When franchisors retain the right to monetize your territory through alternative brands, platforms, or venues, and have a history of doing exactly that, franchisees need to proceed with caution. At a minimum, Pilar Coffee franchisees should demand clear, written disclosure about whether similar strategies are in the works here.
🚩 Why It Matters
This is one of the most franchisor-friendly Item 12 disclosures we’ve seen, tilted heavily in favor of corporate control:
No exclusivity means you could spend money building local awareness only to face competition from a stadium kiosk, ghost kitchen, or another franchisee’s DoorDash orders.
No growth rights lock you out of natural expansion, especially risky in smaller towns where one location may not be enough to sustain the business.
No compensation even if corporate profits from customers in your backyard.
Franchisees risk investing in a brand where they may have limited control over their market, no guaranteed breathing room, and little protection from being undercut by corporate’s own sales channels.
🔎 Real Due Diligence Tips
Thinking about signing a Pilar Coffee Bar franchise? Ask these questions first:
Get it in writing. Ask for a copy of your proposed Designated Territory before you sign. How big is it? How is it drawn? Are the boundaries defensible?
Clarify “non-traditional” impact. Could a Pilar kiosk inside your local hospital cannibalize your sales? What if a ghost kitchen starts delivering nearby?

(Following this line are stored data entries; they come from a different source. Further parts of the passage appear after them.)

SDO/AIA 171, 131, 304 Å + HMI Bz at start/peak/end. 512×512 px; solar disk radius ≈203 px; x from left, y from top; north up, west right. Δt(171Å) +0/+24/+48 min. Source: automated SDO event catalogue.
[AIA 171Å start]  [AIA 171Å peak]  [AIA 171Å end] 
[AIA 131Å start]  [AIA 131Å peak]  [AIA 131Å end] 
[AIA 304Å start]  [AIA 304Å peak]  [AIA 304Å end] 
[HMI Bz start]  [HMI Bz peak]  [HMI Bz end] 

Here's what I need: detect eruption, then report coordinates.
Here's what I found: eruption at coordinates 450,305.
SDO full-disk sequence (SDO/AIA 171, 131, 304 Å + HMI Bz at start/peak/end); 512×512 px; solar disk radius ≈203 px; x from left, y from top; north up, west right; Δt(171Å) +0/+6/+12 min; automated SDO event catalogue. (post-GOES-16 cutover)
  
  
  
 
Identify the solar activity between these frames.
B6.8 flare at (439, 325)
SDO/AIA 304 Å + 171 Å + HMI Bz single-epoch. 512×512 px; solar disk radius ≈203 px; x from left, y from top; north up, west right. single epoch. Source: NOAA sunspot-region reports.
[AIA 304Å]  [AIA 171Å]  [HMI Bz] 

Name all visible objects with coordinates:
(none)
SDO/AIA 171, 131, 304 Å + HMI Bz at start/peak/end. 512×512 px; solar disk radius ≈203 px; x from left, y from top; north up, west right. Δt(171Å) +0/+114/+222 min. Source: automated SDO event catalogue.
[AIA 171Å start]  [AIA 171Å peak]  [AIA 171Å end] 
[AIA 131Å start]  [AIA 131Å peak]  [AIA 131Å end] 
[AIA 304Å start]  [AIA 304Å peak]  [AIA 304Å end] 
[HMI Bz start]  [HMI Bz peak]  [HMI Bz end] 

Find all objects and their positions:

Ask about delivery zones. Do franchisees have delivery boundaries, or is it free-for-all? Who owns the customer relationship?
Talk to existing franchisees. Have they lost business to other franchisees or corporate channels? How responsive is Pilar to territory complaints?
Negotiate territory protections. If you’re in a small or dense market, request a limited radius of protection, or a first right to open additional units nearby.
✅ The Bottom Line
Pilar Coffee Bar’s Item 12 may offer territory, but it doesn’t offer protection. Between reserved rights, lack of exclusivity, and the threat of internal competition, franchisees are left holding the risk without meaningful safeguards.
Territory isn’t just about geography, it’s about viability. When a franchisor has more rights to your market than you do, it’s worth asking whether the business you’re building is really yours to grow.
This report is based on publicly available documents, court filings, and the franchisor’s Franchise Disclosure Document (FDD) as filed with the State of Illinois. Interpretations, observations, and conclusions drawn herein represent the informed opinions of Franchise Reality Check™and are intended to encourage deeper due diligence by prospective franchisees. This content should not be construed as legal, financial, or investment advice. Prospective investors should consult with a qualified franchise attorney and CPA before making any franchise purchase decisions.